* _Excerpt provided_
Correlation ain’t causation. It may be that some states of Earth’s magma have greater likelihood of triggering major quakes at widely separated points on the surface than others. That seems at least as likely as attributing the cause of the latter quakes to the earlier ones.

Geoff Sherrington
August 13, 2018 7:36 pm

The paper is speculation because of a major impediment, namely, that earthquakes can be caused by different mechanisms. For example, the Hawaii island chain pushing up through the Pacific can be envisioned as having coincident earthquake noise. OTOH earthquakes happen in the middle of stable, old, tectonic plates on land. Further, there are shallow earthquakes that likely happen with rock metamorphism such as dewatering/dehydration of sediment piles. Even isostatic adjustment is probably noisy with quakes.
There is no compelling logic to implicate the antipode. (There is, unrelatedly, an interesting story from the cold war missile era, that ballistic missiles launched in any direction from the main site then in Russia would converge on the antipode S-E of New Zealand , a good location to shoot them down.
Shooting down is the best way to treat this earthquake paper. Geoff

tty
Reply to  Geoff Sherrington
August 14, 2018 1:48 am

“OTOH earthquakes happen in the middle of stable, old, tectonic plates on land.”

Very rarely though (except in connection with (de)glaciation). And isostatic adjustment is actually remarkably quiet seismically except immediately after deglaciation. Check Fennoscandia or the Canadian Shield. Lots of isostatic adjustment, very little seismic activity.

And the seismic focussing effect is definitely real:

https://www.ncbi.nlm.nih.gov/pmc/articles/PMC4461126/

And I don’t see this as being much help in forecasting earthquakes. Let’s say there is a really big one in the Indian Ocean. What do you do? Send out a warning “there might be a quake in California/Cascadia in ten minutes”?

Also note that the seismic energy by itself is far too weak to cause earthquakes. But it may be enough to trigger earthquakes when the strain on a fault is very close to breaking point, and cause a quake to happen slightly earlier than it would have done otherwise.

* _Your goal_
Revise the earthquake discussion: write out the passage that starts at "And I don’t" and ends at "have done otherwise.", with "Indian Ocean" changed to "South Atlantic".

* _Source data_
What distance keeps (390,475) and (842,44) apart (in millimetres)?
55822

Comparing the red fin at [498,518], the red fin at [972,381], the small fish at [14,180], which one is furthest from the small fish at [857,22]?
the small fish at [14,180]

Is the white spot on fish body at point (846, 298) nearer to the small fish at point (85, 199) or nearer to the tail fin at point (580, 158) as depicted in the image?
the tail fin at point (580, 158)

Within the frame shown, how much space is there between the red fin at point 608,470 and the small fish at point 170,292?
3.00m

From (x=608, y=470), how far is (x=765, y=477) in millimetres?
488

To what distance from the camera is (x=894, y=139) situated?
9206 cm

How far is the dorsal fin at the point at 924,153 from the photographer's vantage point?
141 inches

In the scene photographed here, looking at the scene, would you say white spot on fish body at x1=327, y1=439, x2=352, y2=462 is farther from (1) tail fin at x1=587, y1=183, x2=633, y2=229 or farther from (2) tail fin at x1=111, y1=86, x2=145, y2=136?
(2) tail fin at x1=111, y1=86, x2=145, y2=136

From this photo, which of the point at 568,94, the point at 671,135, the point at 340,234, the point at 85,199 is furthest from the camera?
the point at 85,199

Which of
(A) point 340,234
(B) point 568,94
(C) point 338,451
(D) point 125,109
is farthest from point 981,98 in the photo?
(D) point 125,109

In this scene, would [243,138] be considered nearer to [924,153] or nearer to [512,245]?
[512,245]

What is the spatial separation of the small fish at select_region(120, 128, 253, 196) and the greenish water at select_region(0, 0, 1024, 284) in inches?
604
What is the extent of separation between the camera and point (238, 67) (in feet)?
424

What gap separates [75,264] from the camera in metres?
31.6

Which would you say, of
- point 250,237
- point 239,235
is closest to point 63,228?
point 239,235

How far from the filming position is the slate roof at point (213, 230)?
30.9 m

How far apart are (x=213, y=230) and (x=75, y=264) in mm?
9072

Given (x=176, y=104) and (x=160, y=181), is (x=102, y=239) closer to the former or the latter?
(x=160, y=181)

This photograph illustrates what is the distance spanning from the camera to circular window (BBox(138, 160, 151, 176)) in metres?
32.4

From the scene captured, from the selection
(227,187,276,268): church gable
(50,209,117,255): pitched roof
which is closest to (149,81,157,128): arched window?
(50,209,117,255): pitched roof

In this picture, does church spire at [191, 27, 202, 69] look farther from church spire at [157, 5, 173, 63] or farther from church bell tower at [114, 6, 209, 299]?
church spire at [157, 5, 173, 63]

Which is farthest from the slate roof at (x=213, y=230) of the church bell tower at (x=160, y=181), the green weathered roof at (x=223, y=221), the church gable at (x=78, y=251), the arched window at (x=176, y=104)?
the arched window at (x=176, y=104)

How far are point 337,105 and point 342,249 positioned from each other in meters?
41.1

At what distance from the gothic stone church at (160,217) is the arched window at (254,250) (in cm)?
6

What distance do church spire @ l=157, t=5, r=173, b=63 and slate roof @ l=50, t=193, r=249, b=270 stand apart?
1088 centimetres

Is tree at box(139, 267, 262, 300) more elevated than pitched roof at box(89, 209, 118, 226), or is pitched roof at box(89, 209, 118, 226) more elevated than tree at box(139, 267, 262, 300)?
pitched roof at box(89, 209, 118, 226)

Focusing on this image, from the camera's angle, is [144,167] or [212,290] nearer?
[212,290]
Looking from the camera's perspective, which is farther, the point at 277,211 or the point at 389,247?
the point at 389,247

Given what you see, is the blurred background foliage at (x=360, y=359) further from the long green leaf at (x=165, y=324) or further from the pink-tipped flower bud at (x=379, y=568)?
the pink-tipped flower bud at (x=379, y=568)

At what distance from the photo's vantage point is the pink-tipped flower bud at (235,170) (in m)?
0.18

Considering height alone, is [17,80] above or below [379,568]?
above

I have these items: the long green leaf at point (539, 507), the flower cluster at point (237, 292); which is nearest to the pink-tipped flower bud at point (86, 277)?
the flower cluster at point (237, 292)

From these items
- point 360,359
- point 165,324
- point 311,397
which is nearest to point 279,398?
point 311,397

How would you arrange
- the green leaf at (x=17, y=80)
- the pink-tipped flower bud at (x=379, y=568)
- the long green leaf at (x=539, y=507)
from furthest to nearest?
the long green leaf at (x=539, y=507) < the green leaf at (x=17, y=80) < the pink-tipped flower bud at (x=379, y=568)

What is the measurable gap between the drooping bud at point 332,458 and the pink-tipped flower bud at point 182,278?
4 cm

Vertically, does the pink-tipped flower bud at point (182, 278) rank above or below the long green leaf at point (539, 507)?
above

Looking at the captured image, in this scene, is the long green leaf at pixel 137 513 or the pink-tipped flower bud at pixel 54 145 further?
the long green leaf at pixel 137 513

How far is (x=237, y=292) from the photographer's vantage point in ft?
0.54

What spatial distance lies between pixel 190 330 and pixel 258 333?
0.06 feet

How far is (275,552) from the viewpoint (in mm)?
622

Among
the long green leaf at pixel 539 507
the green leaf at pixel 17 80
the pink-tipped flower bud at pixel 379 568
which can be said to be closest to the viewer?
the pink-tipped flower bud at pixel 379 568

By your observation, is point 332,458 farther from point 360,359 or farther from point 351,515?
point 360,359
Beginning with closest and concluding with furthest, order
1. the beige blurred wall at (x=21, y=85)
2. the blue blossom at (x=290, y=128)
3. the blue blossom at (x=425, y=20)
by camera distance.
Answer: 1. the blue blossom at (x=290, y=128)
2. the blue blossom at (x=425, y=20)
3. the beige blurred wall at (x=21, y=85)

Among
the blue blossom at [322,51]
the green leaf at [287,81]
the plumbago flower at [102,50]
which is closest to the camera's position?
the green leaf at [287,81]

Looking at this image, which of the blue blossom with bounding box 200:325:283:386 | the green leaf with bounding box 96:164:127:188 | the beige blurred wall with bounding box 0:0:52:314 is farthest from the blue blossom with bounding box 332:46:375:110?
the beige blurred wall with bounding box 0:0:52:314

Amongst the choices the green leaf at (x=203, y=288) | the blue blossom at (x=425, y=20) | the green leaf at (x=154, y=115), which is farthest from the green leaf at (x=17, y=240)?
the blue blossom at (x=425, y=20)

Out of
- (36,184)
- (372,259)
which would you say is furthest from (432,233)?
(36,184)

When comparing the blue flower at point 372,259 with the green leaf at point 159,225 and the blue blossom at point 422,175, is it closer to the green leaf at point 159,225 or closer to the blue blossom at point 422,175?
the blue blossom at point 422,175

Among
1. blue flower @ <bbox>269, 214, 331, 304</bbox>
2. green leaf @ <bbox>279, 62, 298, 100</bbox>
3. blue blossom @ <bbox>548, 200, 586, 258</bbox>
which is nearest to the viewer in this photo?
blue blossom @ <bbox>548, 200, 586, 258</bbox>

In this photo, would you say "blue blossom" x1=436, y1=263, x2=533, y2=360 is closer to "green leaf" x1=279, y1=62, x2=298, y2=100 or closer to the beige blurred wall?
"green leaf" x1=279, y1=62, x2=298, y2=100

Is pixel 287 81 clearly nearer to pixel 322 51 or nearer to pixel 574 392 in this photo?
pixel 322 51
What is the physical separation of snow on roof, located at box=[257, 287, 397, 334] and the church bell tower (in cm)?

* _Worked answer_
And I don’t see this as being much help in forecasting earthquakes. Let’s say there is a really big one in the South Atlantic. What do you do? Send out a warning “there might be a quake in California/Cascadia in ten minutes”?

Also note that the seismic energy by itself is far too weak to cause earthquakes. But it may be enough to trigger earthquakes when the strain on a fault is very close to breaking point, and cause a quake to happen slightly earlier than it would have done otherwise.